*Set exercise*
Count the lines in the entries below that contain the string "ground" and reply with only that number.

══ Entries

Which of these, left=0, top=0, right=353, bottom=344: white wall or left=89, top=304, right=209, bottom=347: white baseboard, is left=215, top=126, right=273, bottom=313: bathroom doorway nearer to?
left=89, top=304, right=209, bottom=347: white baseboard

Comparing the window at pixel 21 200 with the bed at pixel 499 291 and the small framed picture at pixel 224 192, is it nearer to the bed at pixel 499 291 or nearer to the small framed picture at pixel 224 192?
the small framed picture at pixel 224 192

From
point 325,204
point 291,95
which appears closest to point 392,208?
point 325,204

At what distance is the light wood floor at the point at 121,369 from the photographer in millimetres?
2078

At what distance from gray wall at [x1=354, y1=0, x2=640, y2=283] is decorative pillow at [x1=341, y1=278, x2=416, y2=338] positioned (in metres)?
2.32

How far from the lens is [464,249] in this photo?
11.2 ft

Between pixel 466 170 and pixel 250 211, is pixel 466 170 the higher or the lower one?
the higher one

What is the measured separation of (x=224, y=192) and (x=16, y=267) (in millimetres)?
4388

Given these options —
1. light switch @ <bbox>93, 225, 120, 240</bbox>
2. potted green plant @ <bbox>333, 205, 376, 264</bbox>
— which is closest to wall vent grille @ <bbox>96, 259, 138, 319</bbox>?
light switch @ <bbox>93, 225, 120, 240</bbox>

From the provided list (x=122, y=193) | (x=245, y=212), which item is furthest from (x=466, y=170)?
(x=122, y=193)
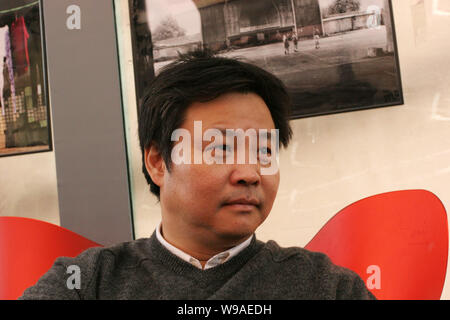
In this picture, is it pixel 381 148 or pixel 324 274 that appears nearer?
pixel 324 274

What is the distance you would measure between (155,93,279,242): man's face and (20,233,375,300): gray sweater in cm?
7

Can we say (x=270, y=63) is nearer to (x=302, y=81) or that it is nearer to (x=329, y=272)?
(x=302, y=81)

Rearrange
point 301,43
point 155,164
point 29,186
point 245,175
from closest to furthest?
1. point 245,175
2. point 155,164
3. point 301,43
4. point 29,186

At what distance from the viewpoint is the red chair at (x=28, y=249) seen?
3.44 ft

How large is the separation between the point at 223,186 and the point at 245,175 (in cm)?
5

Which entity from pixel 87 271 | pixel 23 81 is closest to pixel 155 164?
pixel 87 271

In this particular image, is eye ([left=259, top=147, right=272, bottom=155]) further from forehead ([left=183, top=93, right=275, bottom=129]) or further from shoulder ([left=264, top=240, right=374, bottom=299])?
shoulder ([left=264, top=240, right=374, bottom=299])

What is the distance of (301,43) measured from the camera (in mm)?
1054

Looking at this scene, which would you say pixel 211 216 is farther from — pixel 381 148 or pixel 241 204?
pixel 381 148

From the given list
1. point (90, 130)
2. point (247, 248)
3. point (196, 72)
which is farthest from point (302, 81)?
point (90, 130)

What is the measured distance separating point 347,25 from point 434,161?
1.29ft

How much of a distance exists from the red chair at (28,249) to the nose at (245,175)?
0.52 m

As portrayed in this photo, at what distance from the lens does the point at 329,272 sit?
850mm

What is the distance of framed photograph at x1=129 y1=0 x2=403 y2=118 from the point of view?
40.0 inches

════
══ Entries

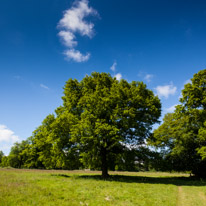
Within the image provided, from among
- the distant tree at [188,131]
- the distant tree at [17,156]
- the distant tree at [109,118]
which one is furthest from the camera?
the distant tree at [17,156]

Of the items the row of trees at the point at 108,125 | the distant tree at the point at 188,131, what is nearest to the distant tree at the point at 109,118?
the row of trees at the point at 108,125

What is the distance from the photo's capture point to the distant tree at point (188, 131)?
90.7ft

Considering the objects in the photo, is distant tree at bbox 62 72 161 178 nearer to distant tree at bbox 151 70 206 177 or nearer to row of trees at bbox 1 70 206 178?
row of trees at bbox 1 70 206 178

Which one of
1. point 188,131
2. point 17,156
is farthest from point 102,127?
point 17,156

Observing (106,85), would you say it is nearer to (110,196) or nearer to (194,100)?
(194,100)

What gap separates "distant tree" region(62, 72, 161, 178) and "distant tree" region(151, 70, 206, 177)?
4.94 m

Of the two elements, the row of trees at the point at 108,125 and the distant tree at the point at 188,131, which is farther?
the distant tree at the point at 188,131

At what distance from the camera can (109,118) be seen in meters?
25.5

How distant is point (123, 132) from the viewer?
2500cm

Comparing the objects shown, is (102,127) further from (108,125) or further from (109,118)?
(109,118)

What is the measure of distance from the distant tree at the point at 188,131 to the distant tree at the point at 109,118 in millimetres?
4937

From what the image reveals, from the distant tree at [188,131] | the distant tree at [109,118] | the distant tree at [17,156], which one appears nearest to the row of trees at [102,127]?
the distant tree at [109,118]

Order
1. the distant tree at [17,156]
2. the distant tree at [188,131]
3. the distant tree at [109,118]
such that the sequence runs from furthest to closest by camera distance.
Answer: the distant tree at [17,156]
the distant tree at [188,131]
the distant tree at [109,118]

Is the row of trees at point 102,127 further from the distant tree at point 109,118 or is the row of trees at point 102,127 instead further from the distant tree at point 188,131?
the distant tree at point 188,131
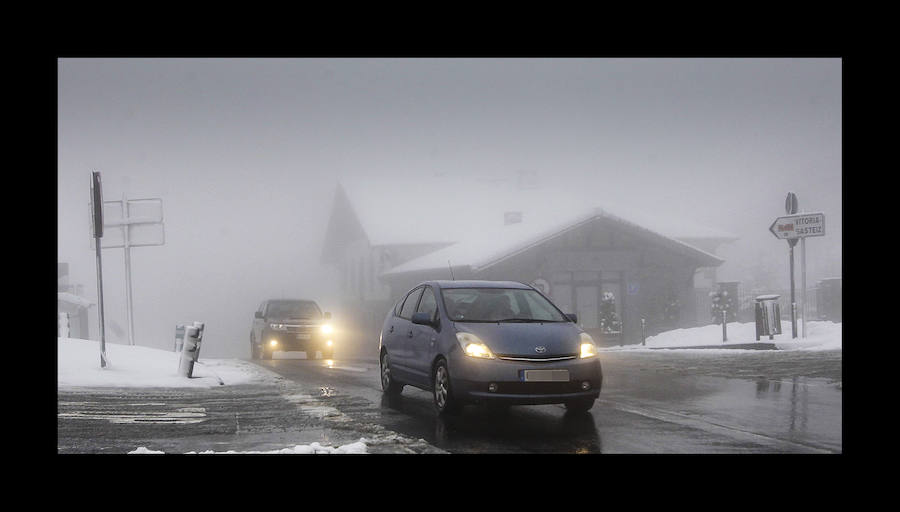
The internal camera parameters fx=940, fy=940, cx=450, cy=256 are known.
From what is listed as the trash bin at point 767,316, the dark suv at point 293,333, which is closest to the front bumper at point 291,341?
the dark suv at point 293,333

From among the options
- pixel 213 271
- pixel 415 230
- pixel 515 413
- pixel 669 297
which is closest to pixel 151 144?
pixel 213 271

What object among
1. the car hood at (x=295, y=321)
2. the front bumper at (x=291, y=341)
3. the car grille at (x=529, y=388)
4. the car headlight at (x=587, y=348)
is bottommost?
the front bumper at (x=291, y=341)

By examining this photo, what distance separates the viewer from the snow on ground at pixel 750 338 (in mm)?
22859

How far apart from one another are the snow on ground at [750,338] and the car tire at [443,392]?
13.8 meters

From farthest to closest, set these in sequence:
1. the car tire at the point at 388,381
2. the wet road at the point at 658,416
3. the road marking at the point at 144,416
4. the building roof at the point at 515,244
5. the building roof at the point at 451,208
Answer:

════

*Result below*
2